Jika benar, ini bukan lagi kasus sopir nakal. Ini struktur operasi.
Modus Operandi: Pelat Ganda, Barcode Dimainkan, dan SPBU yang ‘Dikondisikan’
Dari kesaksian mantan sopir dan informasi lapangan, pola operasi jaringan ini diduga berjalan dengan cara:
1. Pelat Nomor Ganda
Satu kendaraan membawa beberapa pelat sekaligus. Setelah pengisian pertama, pelat diganti—SPBU menganggap itu kendaraan berbeda.
2. Barcode MyPertamina Dimanipulasi
Meski sudah memakai sistem barcode, operator SPBU tertentu diduga memanipulasi verifikasi sehingga pembelian berulang tidak terdeteksi.
3. Mobil Boks Modifikasi
Tangki tambahan 1.000–3.000 liter dipasang di dalam boks, disamarkan dengan barang-barang lain.
4. Putaran Pembelian Berulang
Satu kendaraan bisa mengisi biosolar subsidi hingga 8–10 kali dalam satu malam di SPBU berbeda.
“Kalau SPBU sudah dikondisikan, itu truk bisa terbang kemana-mana,” ujar seorang mantan sopir.
Armada “Heli”: Kendaraan yang ‘Terbang’ dari SPBU ke SPBU
Dalam jaringan ini, armada pemburu solar disebut “Heli.”
Bukan karena mereka memiliki baling-baling, tetapi karena pergerakannya begitu cepat dan berpindah dari satu SPBU ke SPBU lain seperti terbang.
“Mereka sebut armada itu heli. Geraknya cepat, nggak ketahuan.”
Mobil boks yang tertangkap kamera wartawan diduga bagian dari armada tersebut.
Jejak Mengarah ke Kedaung Wetan: Gudang, Pool, dan Bau Solar di Dini Hari
Investigasi lapangan mendapati dugaan keberadaan titik penampungan di Kedaung Wetan, Neglasari.
Warga sekitar mengaku:
- mobil boks sering masuk tengah malam,
- bau solar menyengat dari area tertentu,
- kendaraan keluar satu per satu menjelang subuh.
“Sering ada mobil lewat, baunya solar banget. Malem-malem pula,” ujar salah satu warga.

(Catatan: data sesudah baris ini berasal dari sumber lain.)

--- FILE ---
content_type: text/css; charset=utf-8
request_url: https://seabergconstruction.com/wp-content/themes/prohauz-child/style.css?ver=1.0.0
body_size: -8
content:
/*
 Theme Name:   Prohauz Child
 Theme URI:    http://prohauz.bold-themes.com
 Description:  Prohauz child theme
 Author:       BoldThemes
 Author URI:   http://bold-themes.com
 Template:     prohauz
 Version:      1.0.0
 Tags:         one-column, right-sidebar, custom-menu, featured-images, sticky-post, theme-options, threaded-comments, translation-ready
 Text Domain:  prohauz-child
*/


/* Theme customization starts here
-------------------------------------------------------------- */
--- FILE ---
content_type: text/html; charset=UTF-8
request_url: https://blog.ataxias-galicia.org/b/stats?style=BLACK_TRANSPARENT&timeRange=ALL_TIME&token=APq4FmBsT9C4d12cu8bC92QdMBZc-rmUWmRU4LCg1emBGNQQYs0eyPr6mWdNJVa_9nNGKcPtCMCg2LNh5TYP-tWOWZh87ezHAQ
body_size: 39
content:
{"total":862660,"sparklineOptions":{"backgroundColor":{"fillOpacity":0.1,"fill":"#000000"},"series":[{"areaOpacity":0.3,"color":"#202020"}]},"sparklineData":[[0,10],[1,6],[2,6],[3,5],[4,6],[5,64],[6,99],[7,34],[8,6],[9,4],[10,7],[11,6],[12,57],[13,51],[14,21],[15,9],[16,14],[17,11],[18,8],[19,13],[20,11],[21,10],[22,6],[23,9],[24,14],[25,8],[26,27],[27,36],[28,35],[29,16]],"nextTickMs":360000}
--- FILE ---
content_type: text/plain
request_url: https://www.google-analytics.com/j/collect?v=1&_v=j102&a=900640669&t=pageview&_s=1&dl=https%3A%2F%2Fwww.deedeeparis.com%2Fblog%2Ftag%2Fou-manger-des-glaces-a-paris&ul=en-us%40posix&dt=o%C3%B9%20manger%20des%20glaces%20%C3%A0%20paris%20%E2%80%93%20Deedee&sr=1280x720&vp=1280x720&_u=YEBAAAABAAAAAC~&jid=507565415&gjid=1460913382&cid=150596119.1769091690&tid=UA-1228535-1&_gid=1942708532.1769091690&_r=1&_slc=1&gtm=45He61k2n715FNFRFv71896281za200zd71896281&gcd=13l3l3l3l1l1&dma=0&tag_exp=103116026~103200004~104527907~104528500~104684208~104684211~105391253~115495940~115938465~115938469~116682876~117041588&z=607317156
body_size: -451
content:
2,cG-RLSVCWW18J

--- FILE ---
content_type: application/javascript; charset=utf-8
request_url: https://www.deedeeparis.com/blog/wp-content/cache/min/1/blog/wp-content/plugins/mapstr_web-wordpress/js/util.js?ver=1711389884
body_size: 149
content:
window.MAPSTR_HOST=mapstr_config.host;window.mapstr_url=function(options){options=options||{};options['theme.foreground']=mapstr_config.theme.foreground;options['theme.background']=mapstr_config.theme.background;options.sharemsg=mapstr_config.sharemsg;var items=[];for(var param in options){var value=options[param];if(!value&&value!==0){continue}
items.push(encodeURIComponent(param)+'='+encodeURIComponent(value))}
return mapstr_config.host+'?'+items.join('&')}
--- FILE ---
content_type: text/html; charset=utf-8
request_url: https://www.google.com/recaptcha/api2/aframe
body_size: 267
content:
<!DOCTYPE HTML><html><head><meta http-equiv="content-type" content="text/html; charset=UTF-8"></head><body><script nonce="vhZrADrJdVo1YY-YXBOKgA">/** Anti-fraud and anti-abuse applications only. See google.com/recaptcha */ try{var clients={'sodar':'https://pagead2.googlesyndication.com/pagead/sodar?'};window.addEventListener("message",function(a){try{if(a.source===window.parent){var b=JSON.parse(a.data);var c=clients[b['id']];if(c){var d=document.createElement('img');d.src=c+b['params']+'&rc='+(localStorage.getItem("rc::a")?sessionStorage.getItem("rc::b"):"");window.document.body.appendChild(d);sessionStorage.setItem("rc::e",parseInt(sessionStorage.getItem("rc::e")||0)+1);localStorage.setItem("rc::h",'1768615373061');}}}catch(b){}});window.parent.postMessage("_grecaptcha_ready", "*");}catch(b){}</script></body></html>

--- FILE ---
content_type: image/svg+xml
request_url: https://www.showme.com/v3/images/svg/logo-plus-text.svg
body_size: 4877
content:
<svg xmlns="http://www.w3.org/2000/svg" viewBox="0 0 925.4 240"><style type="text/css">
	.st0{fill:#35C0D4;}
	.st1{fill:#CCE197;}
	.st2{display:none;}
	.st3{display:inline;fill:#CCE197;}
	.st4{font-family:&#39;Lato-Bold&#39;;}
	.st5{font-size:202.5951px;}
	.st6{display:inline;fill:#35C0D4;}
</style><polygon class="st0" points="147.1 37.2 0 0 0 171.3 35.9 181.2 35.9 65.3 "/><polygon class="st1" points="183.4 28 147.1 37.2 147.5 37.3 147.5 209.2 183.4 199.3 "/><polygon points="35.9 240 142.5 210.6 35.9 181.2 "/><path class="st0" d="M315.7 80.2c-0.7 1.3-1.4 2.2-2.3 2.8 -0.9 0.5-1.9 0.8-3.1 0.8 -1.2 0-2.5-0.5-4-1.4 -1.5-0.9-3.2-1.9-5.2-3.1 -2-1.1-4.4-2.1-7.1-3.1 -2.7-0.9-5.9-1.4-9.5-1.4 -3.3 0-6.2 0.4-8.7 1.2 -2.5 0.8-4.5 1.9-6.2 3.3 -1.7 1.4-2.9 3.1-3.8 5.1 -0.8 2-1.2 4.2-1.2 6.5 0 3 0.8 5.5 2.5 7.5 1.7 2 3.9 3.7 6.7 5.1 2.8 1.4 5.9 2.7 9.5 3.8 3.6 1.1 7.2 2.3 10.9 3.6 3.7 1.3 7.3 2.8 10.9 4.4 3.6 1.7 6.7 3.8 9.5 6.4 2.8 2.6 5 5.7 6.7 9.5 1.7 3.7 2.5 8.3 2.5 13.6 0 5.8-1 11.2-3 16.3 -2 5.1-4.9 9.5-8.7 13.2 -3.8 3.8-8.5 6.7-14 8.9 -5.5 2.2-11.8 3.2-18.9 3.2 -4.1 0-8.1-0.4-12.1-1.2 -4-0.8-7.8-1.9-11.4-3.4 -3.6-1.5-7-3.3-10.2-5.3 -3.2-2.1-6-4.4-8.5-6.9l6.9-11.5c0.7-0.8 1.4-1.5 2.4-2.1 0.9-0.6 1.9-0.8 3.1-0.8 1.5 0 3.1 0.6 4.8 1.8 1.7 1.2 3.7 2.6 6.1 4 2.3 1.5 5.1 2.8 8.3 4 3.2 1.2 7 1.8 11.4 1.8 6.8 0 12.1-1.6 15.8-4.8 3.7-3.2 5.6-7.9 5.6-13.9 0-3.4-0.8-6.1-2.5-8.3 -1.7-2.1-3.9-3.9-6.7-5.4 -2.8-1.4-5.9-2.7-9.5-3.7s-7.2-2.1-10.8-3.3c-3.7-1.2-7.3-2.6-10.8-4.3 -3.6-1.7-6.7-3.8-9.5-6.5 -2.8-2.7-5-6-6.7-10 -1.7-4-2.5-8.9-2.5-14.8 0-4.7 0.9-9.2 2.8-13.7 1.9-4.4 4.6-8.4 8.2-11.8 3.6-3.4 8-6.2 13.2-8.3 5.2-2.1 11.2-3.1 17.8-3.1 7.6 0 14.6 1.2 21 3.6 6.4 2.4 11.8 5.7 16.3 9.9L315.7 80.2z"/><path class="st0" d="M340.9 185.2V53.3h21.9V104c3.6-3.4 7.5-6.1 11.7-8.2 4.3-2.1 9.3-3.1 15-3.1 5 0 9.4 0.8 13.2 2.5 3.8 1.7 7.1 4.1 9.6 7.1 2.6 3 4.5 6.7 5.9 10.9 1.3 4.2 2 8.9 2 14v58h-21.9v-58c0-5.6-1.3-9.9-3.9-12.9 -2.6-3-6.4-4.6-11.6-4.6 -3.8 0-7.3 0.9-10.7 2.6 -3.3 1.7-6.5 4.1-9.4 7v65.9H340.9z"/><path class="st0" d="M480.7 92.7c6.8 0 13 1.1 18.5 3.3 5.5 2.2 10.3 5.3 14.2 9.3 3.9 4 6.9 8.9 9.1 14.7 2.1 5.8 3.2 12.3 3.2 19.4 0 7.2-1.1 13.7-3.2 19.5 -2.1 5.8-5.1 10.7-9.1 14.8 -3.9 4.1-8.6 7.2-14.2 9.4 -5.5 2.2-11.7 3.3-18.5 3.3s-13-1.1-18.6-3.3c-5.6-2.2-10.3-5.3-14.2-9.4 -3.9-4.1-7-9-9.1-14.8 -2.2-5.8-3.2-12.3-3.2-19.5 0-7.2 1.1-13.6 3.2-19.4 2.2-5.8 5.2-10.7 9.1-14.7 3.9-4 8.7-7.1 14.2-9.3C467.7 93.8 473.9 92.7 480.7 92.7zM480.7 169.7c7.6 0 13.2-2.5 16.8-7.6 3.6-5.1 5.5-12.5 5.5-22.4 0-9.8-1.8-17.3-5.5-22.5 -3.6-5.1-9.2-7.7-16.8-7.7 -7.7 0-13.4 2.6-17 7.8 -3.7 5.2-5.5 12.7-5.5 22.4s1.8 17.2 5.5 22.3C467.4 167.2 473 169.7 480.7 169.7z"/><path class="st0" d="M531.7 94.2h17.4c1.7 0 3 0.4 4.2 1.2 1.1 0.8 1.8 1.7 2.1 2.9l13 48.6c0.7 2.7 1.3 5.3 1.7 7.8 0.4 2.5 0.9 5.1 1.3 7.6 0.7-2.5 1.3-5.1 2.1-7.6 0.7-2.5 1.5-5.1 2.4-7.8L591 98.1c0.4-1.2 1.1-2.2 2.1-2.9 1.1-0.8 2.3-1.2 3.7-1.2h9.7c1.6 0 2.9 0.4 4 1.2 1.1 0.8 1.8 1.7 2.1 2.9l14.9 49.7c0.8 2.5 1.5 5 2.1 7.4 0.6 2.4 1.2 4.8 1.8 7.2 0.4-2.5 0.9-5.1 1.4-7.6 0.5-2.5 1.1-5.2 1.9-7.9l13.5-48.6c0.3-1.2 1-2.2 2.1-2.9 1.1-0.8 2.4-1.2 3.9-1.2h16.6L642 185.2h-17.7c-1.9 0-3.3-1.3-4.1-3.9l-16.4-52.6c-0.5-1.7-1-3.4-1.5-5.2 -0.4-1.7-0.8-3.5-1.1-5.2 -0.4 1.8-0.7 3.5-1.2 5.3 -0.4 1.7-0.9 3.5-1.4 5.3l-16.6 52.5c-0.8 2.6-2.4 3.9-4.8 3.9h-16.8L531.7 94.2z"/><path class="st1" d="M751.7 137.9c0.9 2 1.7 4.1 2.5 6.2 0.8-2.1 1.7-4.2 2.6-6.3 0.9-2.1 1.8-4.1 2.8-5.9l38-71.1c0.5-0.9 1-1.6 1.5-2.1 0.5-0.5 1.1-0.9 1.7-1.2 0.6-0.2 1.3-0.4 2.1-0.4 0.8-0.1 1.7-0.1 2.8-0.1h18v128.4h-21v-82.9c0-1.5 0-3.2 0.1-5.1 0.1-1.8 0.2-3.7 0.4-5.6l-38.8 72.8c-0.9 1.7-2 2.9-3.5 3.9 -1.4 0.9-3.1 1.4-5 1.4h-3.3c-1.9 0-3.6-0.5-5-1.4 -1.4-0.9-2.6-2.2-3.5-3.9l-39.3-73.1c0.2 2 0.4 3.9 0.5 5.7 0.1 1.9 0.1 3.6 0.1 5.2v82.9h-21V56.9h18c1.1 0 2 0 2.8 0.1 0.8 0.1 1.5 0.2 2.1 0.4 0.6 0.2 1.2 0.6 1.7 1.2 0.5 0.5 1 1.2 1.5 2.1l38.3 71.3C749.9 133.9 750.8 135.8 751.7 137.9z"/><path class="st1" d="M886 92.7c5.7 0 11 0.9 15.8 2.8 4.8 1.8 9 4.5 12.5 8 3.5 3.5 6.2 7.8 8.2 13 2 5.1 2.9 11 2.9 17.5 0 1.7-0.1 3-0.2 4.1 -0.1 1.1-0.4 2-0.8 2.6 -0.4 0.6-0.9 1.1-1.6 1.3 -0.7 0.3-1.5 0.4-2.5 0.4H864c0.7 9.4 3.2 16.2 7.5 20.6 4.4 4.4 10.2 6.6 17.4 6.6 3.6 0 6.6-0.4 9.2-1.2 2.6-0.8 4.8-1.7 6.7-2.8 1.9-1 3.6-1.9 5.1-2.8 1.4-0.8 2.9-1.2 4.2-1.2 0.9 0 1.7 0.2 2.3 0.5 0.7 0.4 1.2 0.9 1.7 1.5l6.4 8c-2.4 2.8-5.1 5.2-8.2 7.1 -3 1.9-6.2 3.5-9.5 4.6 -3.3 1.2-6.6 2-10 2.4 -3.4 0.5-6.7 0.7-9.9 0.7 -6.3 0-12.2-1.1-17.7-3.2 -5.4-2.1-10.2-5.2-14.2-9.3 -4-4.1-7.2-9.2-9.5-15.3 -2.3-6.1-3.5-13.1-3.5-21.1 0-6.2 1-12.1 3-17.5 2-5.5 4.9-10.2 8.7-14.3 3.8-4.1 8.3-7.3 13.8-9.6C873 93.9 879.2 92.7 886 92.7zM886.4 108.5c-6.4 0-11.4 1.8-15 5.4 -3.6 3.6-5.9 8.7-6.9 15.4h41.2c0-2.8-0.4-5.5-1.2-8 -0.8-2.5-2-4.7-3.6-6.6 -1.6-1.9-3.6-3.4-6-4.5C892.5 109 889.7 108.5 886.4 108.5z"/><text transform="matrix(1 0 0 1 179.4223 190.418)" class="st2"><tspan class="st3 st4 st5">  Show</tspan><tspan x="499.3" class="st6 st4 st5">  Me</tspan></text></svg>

Lokasi ini diduga menjadi titik transit sebelum biosolar subsidi dilepas ke industri kecil, pabrik, ataupun usaha transportasi yang membutuhkan solar murah.
Keuntungan yang Fantastis: Puluhan Juta per Malam, Per Kendaraan
Kalkulasinya mencengangkan:
- Kapasitas tangki modifikasi: 1.000–3.000 liter
- Selisih harga biosolar subsidi vs nonsubsidi: Rp3.000–5.000/liter
- Putaran: 6 kali/malam
Contoh perhitungan:
3.000 L × 6 × Rp4.000 = Rp72.000.000 per malam.
Itu satu kendaraan.
Jika armada mencapai 4–7 unit:
Potensi keuntungan: Rp200 juta – Rp500 juta per malam.
Angka yang cukup untuk “mengamankan jalur”.
Jeratan Hukum: Penjara 6 Tahun & Denda Rp60 Miliar
Penyelewengan BBM bersubsidi termasuk tindak pidana berat.
Pasal 55 UU Migas Nomor 22 Tahun 2001 (diubah UU Cipta Kerja 2023):
- Pidana penjara maksimal 6 tahun
- Denda maksimal Rp60 miliar
Jika terbukti ada penimbunan, pengoplosan, hingga penggunaan kendaraan tanpa izin angkut, ancaman hukuman bisa lebih berat.
Namun hingga kini, jaringan ini tetap menjalankan operasi dengan percaya diri—menandakan adanya dugaan dukungan dari dalam dan luar.
Awak Media Menyenggol Sarang Lebah?
Kepanikan kru mobil boks, pengakuan singkat soal pemilik, dan telepon yang tiba-tiba diputus meninggalkan pertanyaan-pertanyaan besar:
- Berapa sebenarnya jumlah armada biosolar siluman yang beroperasi di Tangerang?
- SPBU mana saja yang diduga ikut “bermain”?
- Siapa pelindung di balik jaringan ini?
- Dan sebenarnya, siapa posisi Pandi dalam hierarki kartel biosolar subsidi?
Yang jelas, investigasi baru memasuki babak awal.
Dan babak berikutnya bisa jadi lebih panas.